The human brain is too prone to delusion, hallucination and the inability to tell the difference between them and reality.
This begs the question why? I think that religious belief has conveyed an advantage over the (tens) thousands of years that humans have had some form of religious belief. Long enough perhaps for natural selection to take place. Almost every civilization had a religion of some form. Did society come first or did religion? Well since primates are societal creatures I think it's safe to assume that religion came later. So then what happened? Did the religious early humans elimate nonreligious early humans? Did nonreligious early humans see an advantage and adopt religion?

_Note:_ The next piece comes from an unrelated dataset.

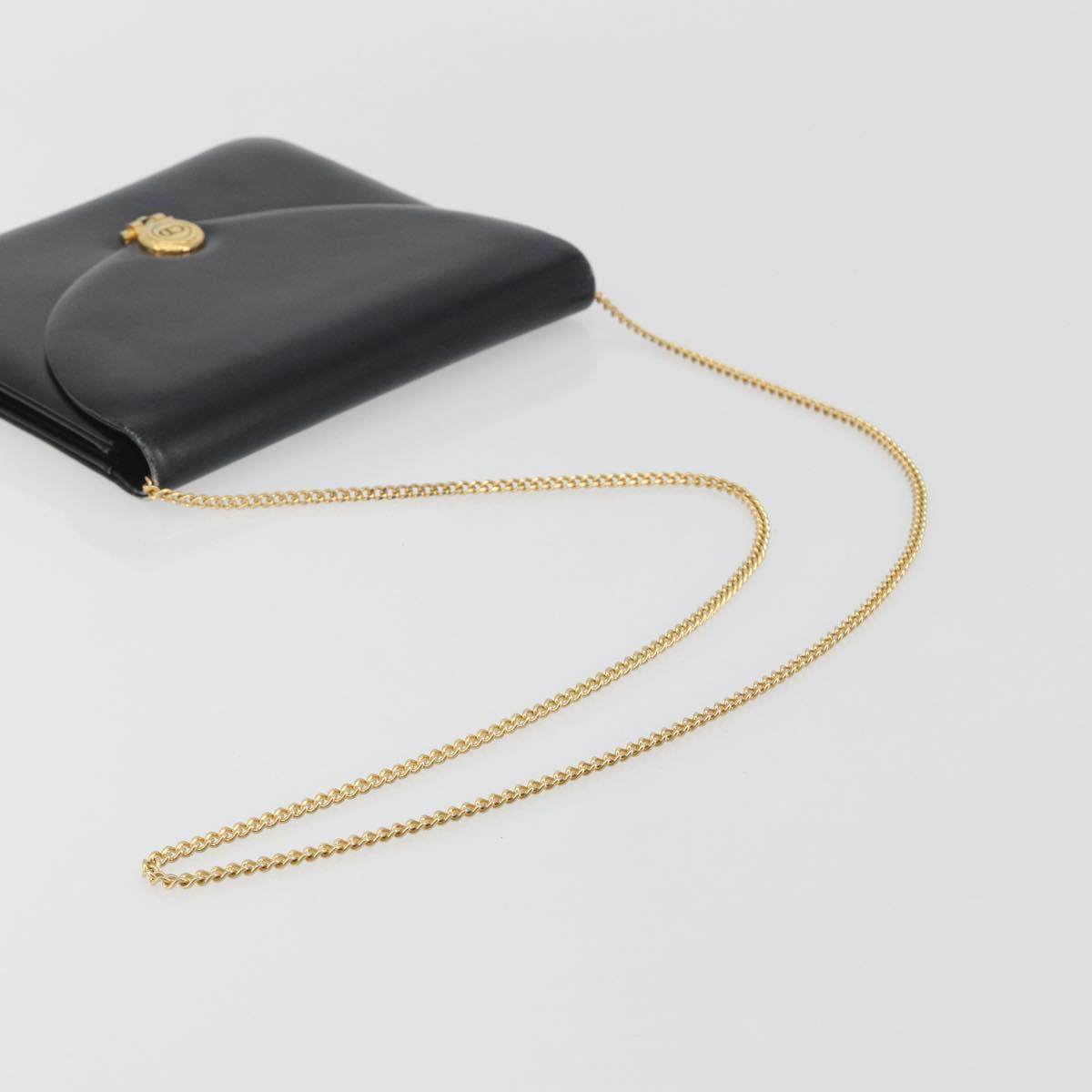Christian Dior Chain Shoulder Bag Leather Black Gold Tone Auth ep15258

I think that certian beliefs like a belief in an afterlife do give certian advantages to a group. If one believes that one will live on past this life then they would be less afraid to give one's life for their group, and others would be less traumatized by the loss if they believed that this person was alive somewhere else. With all else being equal this would give a society a big advantage over one that doesn't believe in this way, obviously religious cavemen couldn't defeat athiestic spacemen with deathrays. Then there is a curious correlation between religiousness and birth rates. Some that are born to religious parents do not stay religious, but the religious tend to have higher birthrates than nonreligious.
Anyway I think that yes the world could, but I also think that religion has conveyed an evolutionary (societal, and perhaps human too) advantage that needs to be investigated.